Innanzitutto mi disturba il suo modo perbenista e il suo tono buonista di approcciarsi con il pubblico e con le opere oggetto d’analisi. “Vi amo”, “Per me è un’emozione essere qui”, “Dante il miglior poeta mai esistito”, “La Costituzione è la più bella di tutte”, “Siete fantastici”, “Mi batte forte il cuore”, “Vi ringrazio”, “Per me è un onore essere qua”. Bisogna dire basta. Troppi complimenti finiscono per spegnere la ragione in nome di un sentimento non autentico. Personalmente gli taglierei centomila euro dal suo cachet per ogni ammiccamento. La Rai chiuderebbe in attivo la serata. Che a ben pensarci la sua tecnica è uguale e contraria a quella di Grillo: uno fa le carezze, l’altro manda a ‘fanculo. Il giochino è lo stesso, cambia la forma ma la sostanza...
Un'altra
cosa che mi disturba di Benigni è la totale assenza del suo punto di vista
durante i monologhi. Ogni cosa è bella, straordinaria, aulica, inimitabile. È mai possibile
che di tutta la Divina Commedia e di tutta la Costituzione non ci sia qualcosa
che non gli piaccia o che almeno voglia mettere in dubbio? Ma che razza di
critica è la sua? Bella, grandissima, straordinaria. Mitica, stratosferica. Da impazzire. Mi fa morire dalla gioia. Svengo dalla felicità. E che cazzo! Un po' di ritegno.
Tra l’altro, ciò che dice è talmente impersonale da risultare
quanto mai trasparente. Con la conseguenza che chiunque può impersonarsi nelle sue
parole. Faccio un esempio. Benigni dice che la politica è la più alta delle
cose che può fare una persona; Benigni afferma che tutti dobbiamo essere fieri
di essere italiani; Benigni vuole convincerci che non andare a votare sia
sbagliato a prescindere. Ora, se argomentasse, potrebbe pure avere ragione. Senza un focus, non c’è nessuno che non può immedesimarsi nei suoi discorsi, dal ladro
al poliziotto, dal giudice al politico corrotto, tutti sono invitati alla festa. Populismo, deriva demagogica.

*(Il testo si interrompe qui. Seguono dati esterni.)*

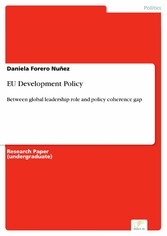 EU Development Policy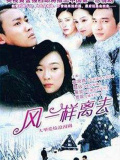 像风一样离去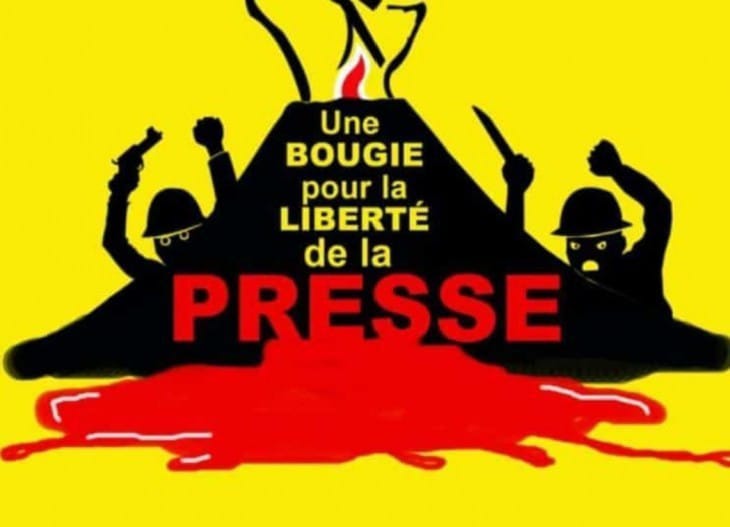 Sud-Kivu : JED dénonce les restrictions imposées aux médias dans les zones contrôlées par le M23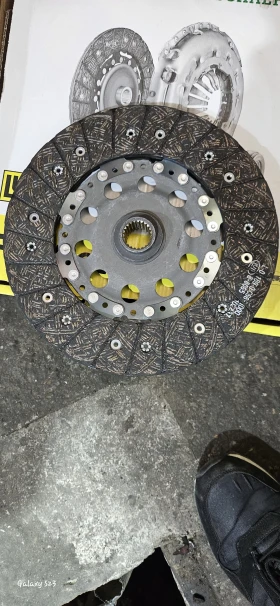 Mazda 6, снимка 3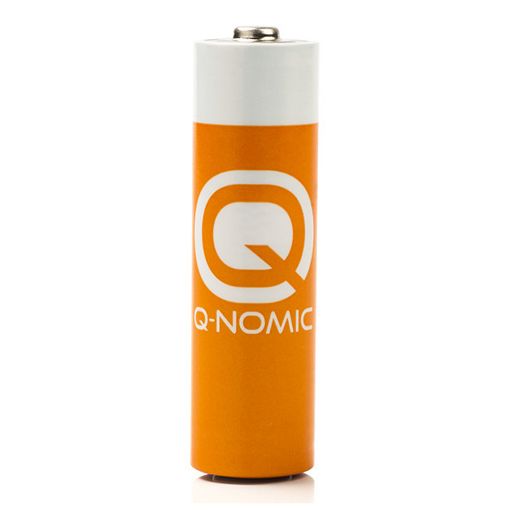 Εικόνα της Αλκαλικές Μπαταρίες Q-Nomic AA MN1500/LR6 1.5V 4τμχ AQN00001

A questo sono arrivati i monologhi di Roberto Benigni. Perché non basta
spiegarci (e tra l’altro pure bene) cosa sia la Costituzione: in un periodo
così delicato, bisogna fare dei distinguo, proprio come ha fatto con il Fascismo. Non abbiamo bisogno di gente che ci fa incazzare (vedi Grillo) o di gente che ci fa incantare (vedi Benigni) o di gente che ci fa sognare (vedi Berlusconi), abbiamo quanto mai bisogno di esempi di normalità. Ci dicono che la democrazia sia il potere consegnato al popolo, allora perché nel 2012 c'è ancora gente che si erge a paladino della giustizia, ad eroe di ciò che è giusto? Perché?
Benigni,
colui che ha sottolineato l’importanza del lavoro, questa sera non ha meritato
il compenso: oltre al lavoro, occorre l’impegno. E la responsabilità. La sua
verve comica è sparita, le sue battute sono ripetitive (la parte sul Medioevo la
fece un anno fa da Fiorello) e prevedibili. Ma, forse, posso capirlo. Lui prepara
di più la parte divulgativa e tralascia gli sketch comici. Passi. Però l’invettiva,
cazzo. Per onorare la Costituzione, Benigni avrebbe dovuto attaccare e puntare
l’indice verso coloro che costantemente tentano di affossarla. E invece niente.
Due battutine su Berlusconi, una su Renzi e via. Vissero tutti felici e
contenti. No. Non vorrei soffocare in un ultimo sussulto sentimentale. Mi sentirei patetico.
Francès
PS: tralascio la discussione sul cachet. Si parla di 6 milioni di euro per questa serata e altre 12 su Dante. Senza una fonte attendibile, sospendo ogni giudizio.